The primary goal of this scam is data harvesting rather than the small payment itself. Once collected, the stolen information can be used for identity theft, financial fraud, or sold to other cybercriminal groups. It can also fuel further phishing attacks, making victims more vulnerable in the future.

Authorities and state agencies have repeatedly warned that they do not request payments or sensitive information through unsolicited text messages. As a general safety rule, any unexpected message demanding immediate payment should be treated with suspicion and ignored.

What Undercode Say:

This campaign highlights a critical shift in phishing tactics, moving away from traditional links toward QR code-based attacks, often referred to as “quishing.” By embedding malicious links inside QR codes, attackers effectively bypass many security filters that are designed to detect suspicious URLs in plain text. This method also leverages user behavior, as people tend to trust QR codes, especially when presented in official-looking formats.

The use of urgency and legal threats is a classic social engineering technique, but its combination with visual elements like fake court documents significantly increases credibility. People are more likely to trust something that looks like a scanned official notice rather than a plain text message. This visual deception reduces skepticism and encourages immediate compliance.

Another notable tactic is the use of CAPTCHA systems as a defensive layer against cybersecurity analysis. While CAPTCHA is typically used to block bots, here it serves the opposite purpose, preventing automated systems from scanning and flagging malicious content. This indicates that attackers are becoming more aware of how security tools operate and are actively designing campaigns to evade them.

The small payment amount of $6.99 is also strategic. It is low enough to avoid suspicion but high enough to justify entering payment details. More importantly, the attackers are not primarily interested in the money. Their real objective is the collection of personal and financial data, which has far greater value in underground markets.

This scam also demonstrates how attackers scale operations geographically. By tailoring messages to specific states and referencing local agencies, they increase the likelihood of success. Localization adds a layer of authenticity that generic phishing campaigns often lack.

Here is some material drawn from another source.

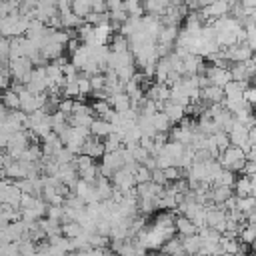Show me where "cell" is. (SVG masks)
<instances>
[{"instance_id": "obj_1", "label": "cell", "mask_w": 256, "mask_h": 256, "mask_svg": "<svg viewBox=\"0 0 256 256\" xmlns=\"http://www.w3.org/2000/svg\"><path fill=\"white\" fill-rule=\"evenodd\" d=\"M218 162H220V166H222L224 170L238 172V170H242L244 164H246V154H244V150L238 148V146H228L226 150L220 152Z\"/></svg>"}, {"instance_id": "obj_2", "label": "cell", "mask_w": 256, "mask_h": 256, "mask_svg": "<svg viewBox=\"0 0 256 256\" xmlns=\"http://www.w3.org/2000/svg\"><path fill=\"white\" fill-rule=\"evenodd\" d=\"M228 134V140H230V146H238V148H242L244 150V154L250 150V140H248V128L246 126H242L240 122H236L234 120V124H232V128L226 132Z\"/></svg>"}, {"instance_id": "obj_3", "label": "cell", "mask_w": 256, "mask_h": 256, "mask_svg": "<svg viewBox=\"0 0 256 256\" xmlns=\"http://www.w3.org/2000/svg\"><path fill=\"white\" fill-rule=\"evenodd\" d=\"M120 168H124V160H122V154L120 150L118 152H104L102 156V164H100V174L104 178H110L114 172H118Z\"/></svg>"}, {"instance_id": "obj_4", "label": "cell", "mask_w": 256, "mask_h": 256, "mask_svg": "<svg viewBox=\"0 0 256 256\" xmlns=\"http://www.w3.org/2000/svg\"><path fill=\"white\" fill-rule=\"evenodd\" d=\"M204 76L208 78V82H210V86H218V88H224L230 80H232V76H230V70L228 68H222V66H206V72H204Z\"/></svg>"}, {"instance_id": "obj_5", "label": "cell", "mask_w": 256, "mask_h": 256, "mask_svg": "<svg viewBox=\"0 0 256 256\" xmlns=\"http://www.w3.org/2000/svg\"><path fill=\"white\" fill-rule=\"evenodd\" d=\"M80 154H86V156H90L92 160H94V158H102V156H104V142H100V138H96V136L90 134V136L84 140Z\"/></svg>"}, {"instance_id": "obj_6", "label": "cell", "mask_w": 256, "mask_h": 256, "mask_svg": "<svg viewBox=\"0 0 256 256\" xmlns=\"http://www.w3.org/2000/svg\"><path fill=\"white\" fill-rule=\"evenodd\" d=\"M160 112H164L172 124L184 120V116H186V108L180 106V104H176V102H172V100H166V102L162 104V110H160Z\"/></svg>"}, {"instance_id": "obj_7", "label": "cell", "mask_w": 256, "mask_h": 256, "mask_svg": "<svg viewBox=\"0 0 256 256\" xmlns=\"http://www.w3.org/2000/svg\"><path fill=\"white\" fill-rule=\"evenodd\" d=\"M248 88V82H240V80H230L222 90H224V98L228 100H238L244 98V92Z\"/></svg>"}, {"instance_id": "obj_8", "label": "cell", "mask_w": 256, "mask_h": 256, "mask_svg": "<svg viewBox=\"0 0 256 256\" xmlns=\"http://www.w3.org/2000/svg\"><path fill=\"white\" fill-rule=\"evenodd\" d=\"M232 196H234V192H232L230 186H214V188H210V202L214 206H220L222 208V204L228 198H232Z\"/></svg>"}, {"instance_id": "obj_9", "label": "cell", "mask_w": 256, "mask_h": 256, "mask_svg": "<svg viewBox=\"0 0 256 256\" xmlns=\"http://www.w3.org/2000/svg\"><path fill=\"white\" fill-rule=\"evenodd\" d=\"M200 100L206 104H220L224 100V90L218 86H208V88L200 90Z\"/></svg>"}, {"instance_id": "obj_10", "label": "cell", "mask_w": 256, "mask_h": 256, "mask_svg": "<svg viewBox=\"0 0 256 256\" xmlns=\"http://www.w3.org/2000/svg\"><path fill=\"white\" fill-rule=\"evenodd\" d=\"M174 228H176V232L180 234V236H192V234H198V228L194 226V222L190 220V218H186V216H176V220H174Z\"/></svg>"}, {"instance_id": "obj_11", "label": "cell", "mask_w": 256, "mask_h": 256, "mask_svg": "<svg viewBox=\"0 0 256 256\" xmlns=\"http://www.w3.org/2000/svg\"><path fill=\"white\" fill-rule=\"evenodd\" d=\"M90 134L96 136V138H106L108 134H112V124L102 120V118H98V120H94L90 124Z\"/></svg>"}, {"instance_id": "obj_12", "label": "cell", "mask_w": 256, "mask_h": 256, "mask_svg": "<svg viewBox=\"0 0 256 256\" xmlns=\"http://www.w3.org/2000/svg\"><path fill=\"white\" fill-rule=\"evenodd\" d=\"M60 232H62L64 238H70V240H72V238H78V236L84 234L80 222H76V220H68V222L60 224Z\"/></svg>"}, {"instance_id": "obj_13", "label": "cell", "mask_w": 256, "mask_h": 256, "mask_svg": "<svg viewBox=\"0 0 256 256\" xmlns=\"http://www.w3.org/2000/svg\"><path fill=\"white\" fill-rule=\"evenodd\" d=\"M238 240L242 244H254L256 242V222H248L242 224L240 232H238Z\"/></svg>"}, {"instance_id": "obj_14", "label": "cell", "mask_w": 256, "mask_h": 256, "mask_svg": "<svg viewBox=\"0 0 256 256\" xmlns=\"http://www.w3.org/2000/svg\"><path fill=\"white\" fill-rule=\"evenodd\" d=\"M182 240V250L190 256H194L196 252H200V236L198 234H192V236H180Z\"/></svg>"}, {"instance_id": "obj_15", "label": "cell", "mask_w": 256, "mask_h": 256, "mask_svg": "<svg viewBox=\"0 0 256 256\" xmlns=\"http://www.w3.org/2000/svg\"><path fill=\"white\" fill-rule=\"evenodd\" d=\"M234 196L236 198H246V196H252V184H250V178L248 176H240L236 182H234Z\"/></svg>"}, {"instance_id": "obj_16", "label": "cell", "mask_w": 256, "mask_h": 256, "mask_svg": "<svg viewBox=\"0 0 256 256\" xmlns=\"http://www.w3.org/2000/svg\"><path fill=\"white\" fill-rule=\"evenodd\" d=\"M162 254H166V256H174V254H178V252H182V240H180V236L176 238V236H172V238H168L164 244H162Z\"/></svg>"}, {"instance_id": "obj_17", "label": "cell", "mask_w": 256, "mask_h": 256, "mask_svg": "<svg viewBox=\"0 0 256 256\" xmlns=\"http://www.w3.org/2000/svg\"><path fill=\"white\" fill-rule=\"evenodd\" d=\"M2 102H4V108L10 110V112L20 108V96H18L16 90H6V92L2 94Z\"/></svg>"}, {"instance_id": "obj_18", "label": "cell", "mask_w": 256, "mask_h": 256, "mask_svg": "<svg viewBox=\"0 0 256 256\" xmlns=\"http://www.w3.org/2000/svg\"><path fill=\"white\" fill-rule=\"evenodd\" d=\"M234 182H236V176H234V172H230V170H220V174L214 178V182H212V186H234Z\"/></svg>"}, {"instance_id": "obj_19", "label": "cell", "mask_w": 256, "mask_h": 256, "mask_svg": "<svg viewBox=\"0 0 256 256\" xmlns=\"http://www.w3.org/2000/svg\"><path fill=\"white\" fill-rule=\"evenodd\" d=\"M152 122H154V130L156 132H168L170 130V124H172L164 112H156L152 116Z\"/></svg>"}, {"instance_id": "obj_20", "label": "cell", "mask_w": 256, "mask_h": 256, "mask_svg": "<svg viewBox=\"0 0 256 256\" xmlns=\"http://www.w3.org/2000/svg\"><path fill=\"white\" fill-rule=\"evenodd\" d=\"M92 112H96L98 118L106 120V116L112 112V106H110L108 100H94V104H92Z\"/></svg>"}, {"instance_id": "obj_21", "label": "cell", "mask_w": 256, "mask_h": 256, "mask_svg": "<svg viewBox=\"0 0 256 256\" xmlns=\"http://www.w3.org/2000/svg\"><path fill=\"white\" fill-rule=\"evenodd\" d=\"M210 138H212V142H214V146L218 148V152H222V150H226V148L230 146V140H228V134H226L224 130H220V132H216V134H212Z\"/></svg>"}, {"instance_id": "obj_22", "label": "cell", "mask_w": 256, "mask_h": 256, "mask_svg": "<svg viewBox=\"0 0 256 256\" xmlns=\"http://www.w3.org/2000/svg\"><path fill=\"white\" fill-rule=\"evenodd\" d=\"M256 206V200L252 196H246V198H236V210H240L244 216Z\"/></svg>"}, {"instance_id": "obj_23", "label": "cell", "mask_w": 256, "mask_h": 256, "mask_svg": "<svg viewBox=\"0 0 256 256\" xmlns=\"http://www.w3.org/2000/svg\"><path fill=\"white\" fill-rule=\"evenodd\" d=\"M150 178H152V170H148L146 166L138 164V168H136V172H134V180H136V184L150 182Z\"/></svg>"}, {"instance_id": "obj_24", "label": "cell", "mask_w": 256, "mask_h": 256, "mask_svg": "<svg viewBox=\"0 0 256 256\" xmlns=\"http://www.w3.org/2000/svg\"><path fill=\"white\" fill-rule=\"evenodd\" d=\"M244 30H246V46L256 54V26L244 28Z\"/></svg>"}, {"instance_id": "obj_25", "label": "cell", "mask_w": 256, "mask_h": 256, "mask_svg": "<svg viewBox=\"0 0 256 256\" xmlns=\"http://www.w3.org/2000/svg\"><path fill=\"white\" fill-rule=\"evenodd\" d=\"M246 220H248V222H256V206L246 214Z\"/></svg>"}, {"instance_id": "obj_26", "label": "cell", "mask_w": 256, "mask_h": 256, "mask_svg": "<svg viewBox=\"0 0 256 256\" xmlns=\"http://www.w3.org/2000/svg\"><path fill=\"white\" fill-rule=\"evenodd\" d=\"M250 64H252V70H254V74H252V76H256V54L250 58Z\"/></svg>"}, {"instance_id": "obj_27", "label": "cell", "mask_w": 256, "mask_h": 256, "mask_svg": "<svg viewBox=\"0 0 256 256\" xmlns=\"http://www.w3.org/2000/svg\"><path fill=\"white\" fill-rule=\"evenodd\" d=\"M106 256H120V254H116V252H112V250H106Z\"/></svg>"}, {"instance_id": "obj_28", "label": "cell", "mask_w": 256, "mask_h": 256, "mask_svg": "<svg viewBox=\"0 0 256 256\" xmlns=\"http://www.w3.org/2000/svg\"><path fill=\"white\" fill-rule=\"evenodd\" d=\"M252 198H254V200H256V188H254V190H252Z\"/></svg>"}, {"instance_id": "obj_29", "label": "cell", "mask_w": 256, "mask_h": 256, "mask_svg": "<svg viewBox=\"0 0 256 256\" xmlns=\"http://www.w3.org/2000/svg\"><path fill=\"white\" fill-rule=\"evenodd\" d=\"M138 256H148V254H146V252H144V254H138Z\"/></svg>"}]
</instances>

From a defensive standpoint, this campaign exposes a gap in user awareness. Many people are still unfamiliar with QR-based threats and may not realize that scanning a code can be just as dangerous as clicking a malicious link. Security education has not fully caught up with these evolving tactics.

Organizations and individuals need to rethink their approach to mobile security. Traditional advice such as “don’t click suspicious links” must now extend to “don’t scan unknown QR codes.” Additionally, mobile devices should be treated as high-risk endpoints, given how frequently they are used for both personal and financial activities.

The broader implication is that phishing is no longer just a technical problem but a behavioral one. Attackers are investing more in understanding human psychology than in developing complex malware. This makes awareness and training just as important as technological defenses.

Finally, the campaign underscores the importance of verifying any legal or financial claims through official channels. Instead of reacting to a message, users should independently contact the relevant agency using trusted sources. This simple step can effectively neutralize most phishing attempts.

Fact Checker Results

✅ State agencies in the U.S. do not request payments via unsolicited SMS messages.
✅ QR code phishing, also known as quishing, is a documented and rising threat.
❌ The $6.99 fee is not a legitimate or standard traffic violation charge in any state.

Prediction

🔮 QR code-based phishing attacks will increase significantly as attackers exploit gaps in user awareness.
🔮 Future scams will likely incorporate AI-generated visuals to make fake notices even more convincing.
🔮 Mobile-first phishing will become the dominant attack vector, surpassing traditional email scams.